▸ **Task requirements**
Of the entries below, return exactly those lines that fall between the one containing "Vietnam;Lao, site loc_0250, 2018-11-07" and the one containing "A: Large antlered", the two end lines included.

▸ **Data**
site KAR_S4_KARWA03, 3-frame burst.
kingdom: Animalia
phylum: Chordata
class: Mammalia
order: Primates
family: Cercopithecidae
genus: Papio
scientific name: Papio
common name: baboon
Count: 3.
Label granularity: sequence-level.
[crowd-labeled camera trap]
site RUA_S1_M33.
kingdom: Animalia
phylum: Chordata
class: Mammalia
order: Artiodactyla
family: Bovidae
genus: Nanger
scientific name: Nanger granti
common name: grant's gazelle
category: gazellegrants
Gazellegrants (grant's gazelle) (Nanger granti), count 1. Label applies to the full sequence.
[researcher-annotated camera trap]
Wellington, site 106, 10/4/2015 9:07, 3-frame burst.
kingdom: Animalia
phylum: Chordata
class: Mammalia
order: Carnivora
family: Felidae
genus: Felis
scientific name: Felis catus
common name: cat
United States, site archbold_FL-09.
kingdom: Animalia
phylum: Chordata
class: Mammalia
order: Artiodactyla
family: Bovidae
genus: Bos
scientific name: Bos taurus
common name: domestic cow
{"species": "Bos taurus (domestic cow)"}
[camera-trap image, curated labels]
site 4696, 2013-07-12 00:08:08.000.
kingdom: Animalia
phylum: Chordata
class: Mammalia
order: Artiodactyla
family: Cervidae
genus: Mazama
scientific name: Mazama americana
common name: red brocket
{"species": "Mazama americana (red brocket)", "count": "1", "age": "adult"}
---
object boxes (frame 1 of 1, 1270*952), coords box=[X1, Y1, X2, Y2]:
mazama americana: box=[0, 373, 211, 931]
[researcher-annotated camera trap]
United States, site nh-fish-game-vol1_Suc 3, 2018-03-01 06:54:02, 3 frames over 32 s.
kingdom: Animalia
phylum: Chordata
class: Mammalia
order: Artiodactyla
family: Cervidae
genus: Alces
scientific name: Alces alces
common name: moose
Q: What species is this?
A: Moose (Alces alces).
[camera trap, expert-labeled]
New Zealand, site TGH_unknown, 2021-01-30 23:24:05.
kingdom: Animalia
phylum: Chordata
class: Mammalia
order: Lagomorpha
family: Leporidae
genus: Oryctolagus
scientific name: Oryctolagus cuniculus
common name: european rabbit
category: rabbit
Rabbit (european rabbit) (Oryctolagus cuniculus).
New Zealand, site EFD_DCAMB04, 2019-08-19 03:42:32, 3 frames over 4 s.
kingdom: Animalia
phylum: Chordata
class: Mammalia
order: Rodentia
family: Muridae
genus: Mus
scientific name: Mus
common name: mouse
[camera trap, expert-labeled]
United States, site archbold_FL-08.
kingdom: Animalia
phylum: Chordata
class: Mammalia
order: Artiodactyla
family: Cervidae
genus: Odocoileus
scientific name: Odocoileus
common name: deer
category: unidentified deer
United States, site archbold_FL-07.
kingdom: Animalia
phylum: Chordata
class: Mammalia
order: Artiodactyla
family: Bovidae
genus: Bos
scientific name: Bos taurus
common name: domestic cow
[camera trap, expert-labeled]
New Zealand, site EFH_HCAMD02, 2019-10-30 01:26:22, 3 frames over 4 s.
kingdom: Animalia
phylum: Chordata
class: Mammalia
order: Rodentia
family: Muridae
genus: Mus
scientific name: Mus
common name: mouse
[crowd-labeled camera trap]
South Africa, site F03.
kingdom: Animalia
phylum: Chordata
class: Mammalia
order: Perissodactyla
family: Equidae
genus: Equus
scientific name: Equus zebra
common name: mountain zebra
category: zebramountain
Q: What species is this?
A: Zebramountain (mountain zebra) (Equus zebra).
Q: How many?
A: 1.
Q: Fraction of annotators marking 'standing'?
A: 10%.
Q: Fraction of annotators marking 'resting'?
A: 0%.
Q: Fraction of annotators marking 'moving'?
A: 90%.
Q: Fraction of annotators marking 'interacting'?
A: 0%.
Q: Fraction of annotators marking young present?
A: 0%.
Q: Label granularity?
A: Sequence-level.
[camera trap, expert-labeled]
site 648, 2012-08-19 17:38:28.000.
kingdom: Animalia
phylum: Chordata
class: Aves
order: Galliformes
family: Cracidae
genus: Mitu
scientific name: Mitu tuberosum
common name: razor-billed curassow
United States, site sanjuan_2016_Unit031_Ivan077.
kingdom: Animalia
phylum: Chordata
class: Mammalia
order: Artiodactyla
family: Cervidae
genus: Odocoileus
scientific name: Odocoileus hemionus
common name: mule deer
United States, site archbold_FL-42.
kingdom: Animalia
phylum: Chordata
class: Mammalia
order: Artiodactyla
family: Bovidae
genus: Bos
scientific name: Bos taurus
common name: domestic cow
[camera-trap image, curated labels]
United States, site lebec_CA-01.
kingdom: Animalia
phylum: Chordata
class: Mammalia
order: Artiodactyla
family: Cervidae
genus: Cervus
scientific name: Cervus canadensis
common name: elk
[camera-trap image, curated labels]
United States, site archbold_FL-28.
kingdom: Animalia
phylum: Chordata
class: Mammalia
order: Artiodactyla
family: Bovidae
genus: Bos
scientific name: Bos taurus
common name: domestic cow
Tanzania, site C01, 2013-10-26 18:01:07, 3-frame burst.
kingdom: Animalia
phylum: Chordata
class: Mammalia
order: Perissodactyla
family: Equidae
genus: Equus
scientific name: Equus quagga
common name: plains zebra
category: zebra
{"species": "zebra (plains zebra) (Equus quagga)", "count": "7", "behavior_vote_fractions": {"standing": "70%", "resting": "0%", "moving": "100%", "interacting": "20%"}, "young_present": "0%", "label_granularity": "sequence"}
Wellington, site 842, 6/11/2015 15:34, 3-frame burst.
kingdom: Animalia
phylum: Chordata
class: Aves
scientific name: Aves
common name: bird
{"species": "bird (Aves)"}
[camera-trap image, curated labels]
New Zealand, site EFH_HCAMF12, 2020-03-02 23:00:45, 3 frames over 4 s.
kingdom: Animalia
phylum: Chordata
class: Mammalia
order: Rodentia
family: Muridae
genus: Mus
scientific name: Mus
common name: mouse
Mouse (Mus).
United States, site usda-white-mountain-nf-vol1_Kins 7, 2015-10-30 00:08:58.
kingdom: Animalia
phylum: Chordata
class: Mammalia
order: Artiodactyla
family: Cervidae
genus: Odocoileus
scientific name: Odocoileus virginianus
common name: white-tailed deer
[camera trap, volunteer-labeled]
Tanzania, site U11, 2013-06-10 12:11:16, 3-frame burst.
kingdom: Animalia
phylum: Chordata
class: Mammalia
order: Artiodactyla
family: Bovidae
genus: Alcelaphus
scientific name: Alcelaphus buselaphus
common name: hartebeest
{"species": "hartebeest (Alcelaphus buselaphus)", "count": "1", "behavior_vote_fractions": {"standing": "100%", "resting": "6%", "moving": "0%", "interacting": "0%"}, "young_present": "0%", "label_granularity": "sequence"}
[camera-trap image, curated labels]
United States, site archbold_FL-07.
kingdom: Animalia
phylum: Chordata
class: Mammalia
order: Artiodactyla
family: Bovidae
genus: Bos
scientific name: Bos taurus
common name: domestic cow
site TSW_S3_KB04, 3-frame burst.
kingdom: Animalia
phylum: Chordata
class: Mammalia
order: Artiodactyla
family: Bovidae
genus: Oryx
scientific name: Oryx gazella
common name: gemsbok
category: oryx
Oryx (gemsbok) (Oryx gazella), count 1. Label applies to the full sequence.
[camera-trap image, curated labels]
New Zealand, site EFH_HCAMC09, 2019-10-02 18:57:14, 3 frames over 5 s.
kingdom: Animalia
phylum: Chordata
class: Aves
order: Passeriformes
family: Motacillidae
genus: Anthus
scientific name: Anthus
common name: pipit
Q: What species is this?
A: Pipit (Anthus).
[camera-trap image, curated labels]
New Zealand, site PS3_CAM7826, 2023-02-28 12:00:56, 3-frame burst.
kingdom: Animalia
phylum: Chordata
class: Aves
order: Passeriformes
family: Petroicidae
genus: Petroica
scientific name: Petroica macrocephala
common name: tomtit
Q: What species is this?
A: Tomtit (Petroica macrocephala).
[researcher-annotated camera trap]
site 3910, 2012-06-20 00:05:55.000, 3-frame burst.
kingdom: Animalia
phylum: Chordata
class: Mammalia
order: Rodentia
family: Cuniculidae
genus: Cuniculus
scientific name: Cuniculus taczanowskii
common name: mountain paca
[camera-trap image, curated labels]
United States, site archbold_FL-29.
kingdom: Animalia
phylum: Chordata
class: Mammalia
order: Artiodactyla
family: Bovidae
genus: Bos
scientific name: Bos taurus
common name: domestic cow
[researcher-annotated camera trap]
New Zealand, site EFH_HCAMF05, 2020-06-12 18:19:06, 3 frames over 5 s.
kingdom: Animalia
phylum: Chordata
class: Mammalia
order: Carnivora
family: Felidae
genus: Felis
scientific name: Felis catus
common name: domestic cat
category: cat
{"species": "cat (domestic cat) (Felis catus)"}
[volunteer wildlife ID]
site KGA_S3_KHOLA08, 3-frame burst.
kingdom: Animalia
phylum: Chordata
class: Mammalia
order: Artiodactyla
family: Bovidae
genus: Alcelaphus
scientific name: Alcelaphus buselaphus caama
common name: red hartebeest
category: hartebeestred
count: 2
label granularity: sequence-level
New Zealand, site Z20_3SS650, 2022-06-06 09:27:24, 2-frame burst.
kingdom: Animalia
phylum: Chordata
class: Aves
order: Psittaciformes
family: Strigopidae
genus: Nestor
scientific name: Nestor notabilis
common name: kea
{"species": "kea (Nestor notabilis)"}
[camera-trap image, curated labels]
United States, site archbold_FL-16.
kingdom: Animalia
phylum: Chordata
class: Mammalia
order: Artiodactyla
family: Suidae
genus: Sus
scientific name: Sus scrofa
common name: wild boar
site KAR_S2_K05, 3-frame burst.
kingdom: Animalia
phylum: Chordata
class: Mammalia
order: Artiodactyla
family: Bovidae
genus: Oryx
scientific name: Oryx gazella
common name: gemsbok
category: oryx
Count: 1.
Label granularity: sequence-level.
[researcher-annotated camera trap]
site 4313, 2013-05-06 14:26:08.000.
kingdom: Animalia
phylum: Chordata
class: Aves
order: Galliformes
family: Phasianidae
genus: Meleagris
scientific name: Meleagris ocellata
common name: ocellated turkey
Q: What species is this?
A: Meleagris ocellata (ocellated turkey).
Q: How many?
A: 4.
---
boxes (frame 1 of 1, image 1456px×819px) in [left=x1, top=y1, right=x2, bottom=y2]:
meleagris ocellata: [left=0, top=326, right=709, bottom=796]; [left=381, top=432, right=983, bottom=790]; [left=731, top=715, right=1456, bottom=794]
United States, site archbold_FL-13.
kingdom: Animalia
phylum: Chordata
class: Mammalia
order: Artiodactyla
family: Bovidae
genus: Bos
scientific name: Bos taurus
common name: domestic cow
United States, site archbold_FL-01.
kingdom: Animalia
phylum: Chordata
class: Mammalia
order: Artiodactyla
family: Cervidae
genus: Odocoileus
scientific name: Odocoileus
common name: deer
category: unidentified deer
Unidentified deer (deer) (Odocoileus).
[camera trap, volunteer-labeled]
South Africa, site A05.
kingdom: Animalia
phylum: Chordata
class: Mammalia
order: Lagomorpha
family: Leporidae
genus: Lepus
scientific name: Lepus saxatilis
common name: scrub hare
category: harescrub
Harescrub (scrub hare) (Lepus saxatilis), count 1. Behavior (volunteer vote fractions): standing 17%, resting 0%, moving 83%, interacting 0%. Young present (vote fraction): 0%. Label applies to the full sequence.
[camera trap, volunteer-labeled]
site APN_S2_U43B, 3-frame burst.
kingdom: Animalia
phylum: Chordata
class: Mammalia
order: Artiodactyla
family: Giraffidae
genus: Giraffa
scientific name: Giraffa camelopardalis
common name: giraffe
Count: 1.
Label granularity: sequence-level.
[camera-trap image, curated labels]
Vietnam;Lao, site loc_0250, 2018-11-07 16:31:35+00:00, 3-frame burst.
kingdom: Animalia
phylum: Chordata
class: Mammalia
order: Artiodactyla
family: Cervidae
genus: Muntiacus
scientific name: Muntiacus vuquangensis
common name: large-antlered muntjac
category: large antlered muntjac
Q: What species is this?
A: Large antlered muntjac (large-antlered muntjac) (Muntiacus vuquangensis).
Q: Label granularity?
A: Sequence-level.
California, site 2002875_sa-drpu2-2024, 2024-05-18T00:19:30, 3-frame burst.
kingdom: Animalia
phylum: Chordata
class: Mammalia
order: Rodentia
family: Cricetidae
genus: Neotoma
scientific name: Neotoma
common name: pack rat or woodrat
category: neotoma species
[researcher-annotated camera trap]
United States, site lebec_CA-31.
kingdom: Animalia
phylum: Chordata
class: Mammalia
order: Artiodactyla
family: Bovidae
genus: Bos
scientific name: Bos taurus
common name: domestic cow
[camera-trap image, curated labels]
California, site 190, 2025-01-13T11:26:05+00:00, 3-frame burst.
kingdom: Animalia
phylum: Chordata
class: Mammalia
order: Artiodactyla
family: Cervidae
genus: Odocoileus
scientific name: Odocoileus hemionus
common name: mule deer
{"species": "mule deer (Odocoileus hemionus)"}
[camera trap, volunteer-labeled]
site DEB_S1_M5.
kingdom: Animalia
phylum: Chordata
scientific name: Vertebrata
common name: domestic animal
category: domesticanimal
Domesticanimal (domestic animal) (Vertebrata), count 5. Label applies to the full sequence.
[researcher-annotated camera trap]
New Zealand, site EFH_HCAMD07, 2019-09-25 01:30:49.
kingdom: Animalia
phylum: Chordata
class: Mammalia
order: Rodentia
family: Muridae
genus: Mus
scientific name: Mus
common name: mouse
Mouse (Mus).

▸ **Task output**
Vietnam;Lao, site loc_0250, 2018-11-07 16:31:35+00:00, 3-frame burst.
kingdom: Animalia
phylum: Chordata
class: Mammalia
order: Artiodactyla
family: Cervidae
genus: Muntiacus
scientific name: Muntiacus vuquangensis
common name: large-antlered muntjac
category: large antlered muntjac
Q: What species is this?
A: Large antlered muntjac (large-antlered muntjac) (Muntiacus vuquangensis).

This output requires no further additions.